Since Gwynn’s death on Monday, at the age of 54, renewed calls to ban smokeless tobacco have focused more on player health than public messaging, using him as a prime example of an otherwise healthy athlete whose life was tragically cut short by a disease caused by a bad habit. This may not be strictly true: scientists have never found a conclusive link between chewing tobacco and the obscure cancer that killed Gwynn, though that doesn’t mean there isn't one.

“Unfortunately, we don’t know very much about cause of parotid cancer,” said Loren Mell, chief of the head and neck radiation medicine service at the Moores Cancer Center in San Diego and a member of the team that treated Gwynn. “In the case of parotid cancers, there’s not a single, unified cause that’s identified. Part of that has to do with their rarity.”
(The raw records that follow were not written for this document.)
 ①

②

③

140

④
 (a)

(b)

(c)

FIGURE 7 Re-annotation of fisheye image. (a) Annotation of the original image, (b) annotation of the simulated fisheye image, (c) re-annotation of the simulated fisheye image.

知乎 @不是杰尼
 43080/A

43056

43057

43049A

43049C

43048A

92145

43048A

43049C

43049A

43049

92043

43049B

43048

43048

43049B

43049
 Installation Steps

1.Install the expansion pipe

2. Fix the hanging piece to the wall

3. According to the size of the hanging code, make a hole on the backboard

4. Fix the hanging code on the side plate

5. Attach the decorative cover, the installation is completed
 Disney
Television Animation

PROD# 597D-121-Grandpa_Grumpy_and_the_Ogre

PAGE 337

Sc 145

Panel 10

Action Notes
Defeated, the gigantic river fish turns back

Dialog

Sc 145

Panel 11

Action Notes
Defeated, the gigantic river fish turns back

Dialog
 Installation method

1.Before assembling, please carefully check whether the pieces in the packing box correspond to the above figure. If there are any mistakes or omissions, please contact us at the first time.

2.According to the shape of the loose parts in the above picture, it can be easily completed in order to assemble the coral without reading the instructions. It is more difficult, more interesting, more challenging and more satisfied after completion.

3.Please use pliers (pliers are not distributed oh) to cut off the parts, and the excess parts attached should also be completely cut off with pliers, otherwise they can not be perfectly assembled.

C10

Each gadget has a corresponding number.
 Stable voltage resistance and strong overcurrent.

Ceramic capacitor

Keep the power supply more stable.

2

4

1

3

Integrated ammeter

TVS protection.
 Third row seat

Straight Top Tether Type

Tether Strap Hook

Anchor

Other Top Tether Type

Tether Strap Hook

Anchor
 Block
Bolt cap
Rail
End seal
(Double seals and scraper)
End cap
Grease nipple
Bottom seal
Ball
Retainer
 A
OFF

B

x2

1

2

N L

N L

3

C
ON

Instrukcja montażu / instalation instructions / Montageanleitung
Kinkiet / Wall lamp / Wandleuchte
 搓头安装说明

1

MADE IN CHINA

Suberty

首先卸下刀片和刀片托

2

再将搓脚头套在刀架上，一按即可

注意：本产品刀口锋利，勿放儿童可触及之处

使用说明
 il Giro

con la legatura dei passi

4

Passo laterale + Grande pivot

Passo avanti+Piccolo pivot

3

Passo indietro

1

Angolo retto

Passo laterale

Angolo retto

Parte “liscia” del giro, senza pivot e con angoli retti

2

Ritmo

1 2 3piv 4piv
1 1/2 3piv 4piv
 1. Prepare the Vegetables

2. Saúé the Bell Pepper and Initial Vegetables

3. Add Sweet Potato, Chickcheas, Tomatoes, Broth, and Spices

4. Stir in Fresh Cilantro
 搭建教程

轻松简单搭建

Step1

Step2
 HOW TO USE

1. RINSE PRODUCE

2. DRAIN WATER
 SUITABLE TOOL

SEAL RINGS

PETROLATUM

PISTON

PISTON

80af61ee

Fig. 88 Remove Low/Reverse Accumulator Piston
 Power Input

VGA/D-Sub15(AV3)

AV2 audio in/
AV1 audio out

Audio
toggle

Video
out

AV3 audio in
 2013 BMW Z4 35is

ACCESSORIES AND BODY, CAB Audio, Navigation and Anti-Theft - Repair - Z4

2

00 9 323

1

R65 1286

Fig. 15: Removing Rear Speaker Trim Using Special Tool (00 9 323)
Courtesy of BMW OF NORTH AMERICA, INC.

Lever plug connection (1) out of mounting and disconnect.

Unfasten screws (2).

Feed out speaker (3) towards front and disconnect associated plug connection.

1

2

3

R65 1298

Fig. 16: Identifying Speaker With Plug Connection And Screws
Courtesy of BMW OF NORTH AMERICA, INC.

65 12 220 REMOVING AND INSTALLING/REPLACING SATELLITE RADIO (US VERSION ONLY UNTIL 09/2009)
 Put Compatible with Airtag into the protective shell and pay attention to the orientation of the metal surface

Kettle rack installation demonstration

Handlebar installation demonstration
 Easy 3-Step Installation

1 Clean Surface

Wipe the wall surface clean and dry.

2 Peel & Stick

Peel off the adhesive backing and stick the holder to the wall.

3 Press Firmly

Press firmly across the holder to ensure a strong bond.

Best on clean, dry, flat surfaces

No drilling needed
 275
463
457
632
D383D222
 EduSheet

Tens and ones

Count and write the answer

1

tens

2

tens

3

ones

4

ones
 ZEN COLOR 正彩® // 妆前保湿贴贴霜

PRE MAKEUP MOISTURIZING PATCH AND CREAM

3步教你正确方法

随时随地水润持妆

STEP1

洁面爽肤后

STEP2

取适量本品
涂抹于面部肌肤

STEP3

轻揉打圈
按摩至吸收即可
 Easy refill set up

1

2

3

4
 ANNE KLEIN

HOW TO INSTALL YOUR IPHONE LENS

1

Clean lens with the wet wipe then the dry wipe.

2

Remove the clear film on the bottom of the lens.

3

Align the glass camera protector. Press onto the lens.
Gwynn may have been on shaky ground when he insisted that chewing caused his disease. But so is the American Council on Science and Health, which put out a statement headlined: "RIP Tony Gwynn, a victim of parotid gland cancer. NOT due to snuff or dip, however." As Mother Jones pointed out last year, the ACSH's research is funded by corporations including Altria -- the parent company of Philip Morris USA and U.S. Smokeless Tobacco Company. The statement even includes a shameless plug for snus, a type of smokeless tobacco, from one of the group's physicians, Gil Ross: "It would be a shame if a smoker seeking a way out of his or her deadly addiction was scared off snus because of fear induced by Mr. Gwynn’s unrelated disease.”

This ignores, of course, that chew and snuff have been definitively linked to plenty of other nasty diseases, including cancers of the mouth, esophagus and pancreas, as well as heart and gum disease and leukoplakia, which forms disgusting white patches in the mouth.

It's hard to be shocked by anything involving the tobacco companies, but what's really bewildering is the MLB Players’ Association's continued role in enabling them. Minor league baseball banned smokeless tobacco in 1993 and levies hefty fines for those caught chewing; but those players are not unionized and thus presented little roadblock. The MLBPA, meanwhile, uses its position as the most powerful union in all of sports -- and, arguably, the country -- to fight a losing battle to retain their players’ right to chew.